Cika begitu terkejut ketika menemukan sebuah video tak pantas di ponsel Ibunya yang seorang merupakan janda. Cika yang merupakan tulang punggung keluarga tidak rela uang hasil kerjanya yang malah diberikan Ibunya kepada pria yang tidak jelas itu! Akankah CIka bisa menyadarkan Ibunya dan Ibunya bisa lepas dari pria tersebut? Atau Ibunya malah menikah dengan pria itu? Yuk ikuti kisah Cika.
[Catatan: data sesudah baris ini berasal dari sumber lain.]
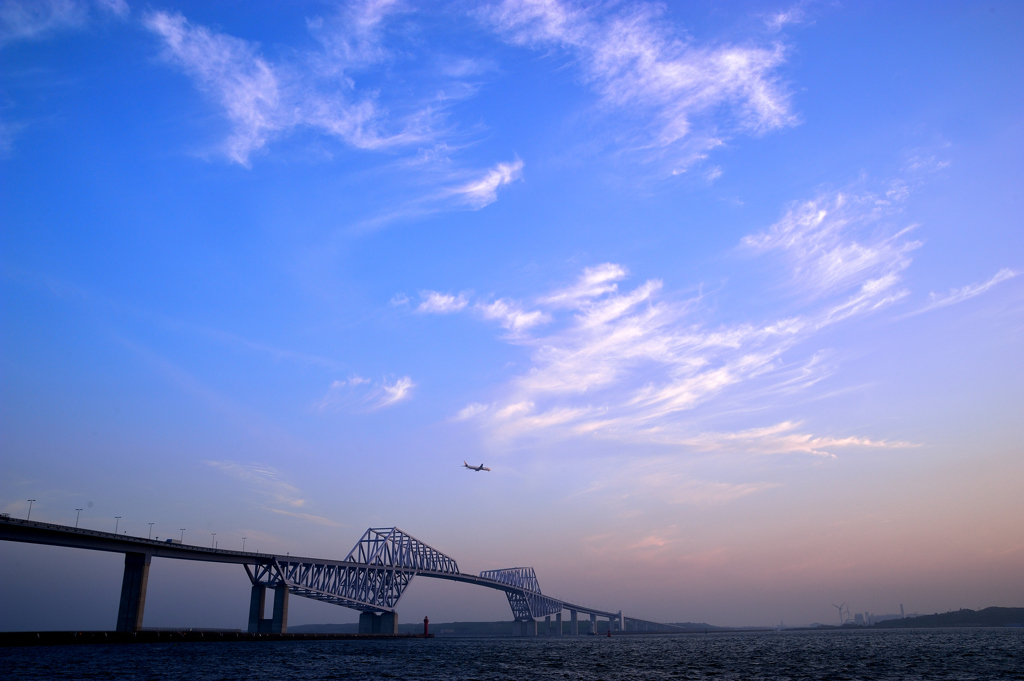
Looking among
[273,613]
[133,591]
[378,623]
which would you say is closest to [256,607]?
[273,613]

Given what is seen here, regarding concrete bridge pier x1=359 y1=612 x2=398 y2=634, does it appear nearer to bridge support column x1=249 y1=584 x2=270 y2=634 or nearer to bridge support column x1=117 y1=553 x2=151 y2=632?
bridge support column x1=249 y1=584 x2=270 y2=634

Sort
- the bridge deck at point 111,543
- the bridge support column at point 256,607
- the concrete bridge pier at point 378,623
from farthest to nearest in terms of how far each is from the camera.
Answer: the concrete bridge pier at point 378,623 → the bridge support column at point 256,607 → the bridge deck at point 111,543

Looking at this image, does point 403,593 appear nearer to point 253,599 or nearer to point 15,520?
point 253,599

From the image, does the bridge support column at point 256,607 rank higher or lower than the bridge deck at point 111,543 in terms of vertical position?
lower

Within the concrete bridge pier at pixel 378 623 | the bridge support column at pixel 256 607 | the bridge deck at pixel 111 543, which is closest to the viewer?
the bridge deck at pixel 111 543

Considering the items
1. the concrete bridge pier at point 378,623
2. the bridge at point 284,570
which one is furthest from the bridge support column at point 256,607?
the concrete bridge pier at point 378,623

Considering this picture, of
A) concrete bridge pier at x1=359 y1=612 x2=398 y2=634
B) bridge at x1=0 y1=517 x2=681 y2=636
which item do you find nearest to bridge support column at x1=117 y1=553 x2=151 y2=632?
bridge at x1=0 y1=517 x2=681 y2=636

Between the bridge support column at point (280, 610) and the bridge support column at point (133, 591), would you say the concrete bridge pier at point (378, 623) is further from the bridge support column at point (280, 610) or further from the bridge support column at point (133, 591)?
the bridge support column at point (133, 591)
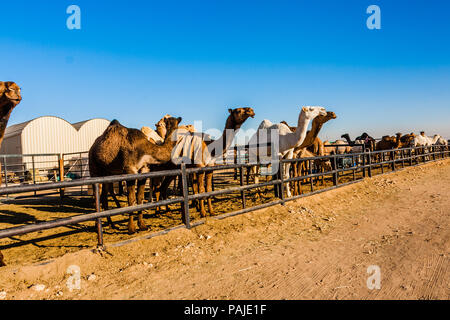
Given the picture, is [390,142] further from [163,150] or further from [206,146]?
[163,150]

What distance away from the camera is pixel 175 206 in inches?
312

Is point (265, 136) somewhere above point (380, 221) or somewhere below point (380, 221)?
above

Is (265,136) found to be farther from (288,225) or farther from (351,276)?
(351,276)

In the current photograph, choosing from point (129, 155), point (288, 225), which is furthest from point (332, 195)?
point (129, 155)

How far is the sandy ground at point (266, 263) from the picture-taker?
2.80 meters

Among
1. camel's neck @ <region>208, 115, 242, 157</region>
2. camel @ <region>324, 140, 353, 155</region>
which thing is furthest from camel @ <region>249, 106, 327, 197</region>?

"Cika, kamu ada simpenan uang?" tanya Ibu ketika kami sedang sarapan pagi. Seperti biasa aku memasak nasi goreng dan telur dadar agar kami bisa berhemat.
Kulihat Fina --adikku-- menghentikan suapannya ketika Ibu menanyakan soal uang kepadaku. Padahal itu adalah hal yang sudah biasa bagi kami, namun adikku juga tidak suka dengan sikap Ibu kami
Semenjak kepergian Ayahku bersama istri keduanya. Aku yang merupakan anak pertama di keluarga ini, secara otomatis aku menjadi tulang punggung keluarga. Aku bekerja paruh waktu sebagai penjaga toko kue. Pagi dan siang aku kuliah. Ibu sebenarnya tidak memperbolehkan aku untuk kuliah, katanya buang-buang waktu dan uang saja. Untungnya, aku nekat untuk masuk ke Perguruan tinggi dengan beasiswa jalur prestasi. Aku memang selalu mendapat peringkat tiga besar sejak duduk di bangku SD sampai SMA.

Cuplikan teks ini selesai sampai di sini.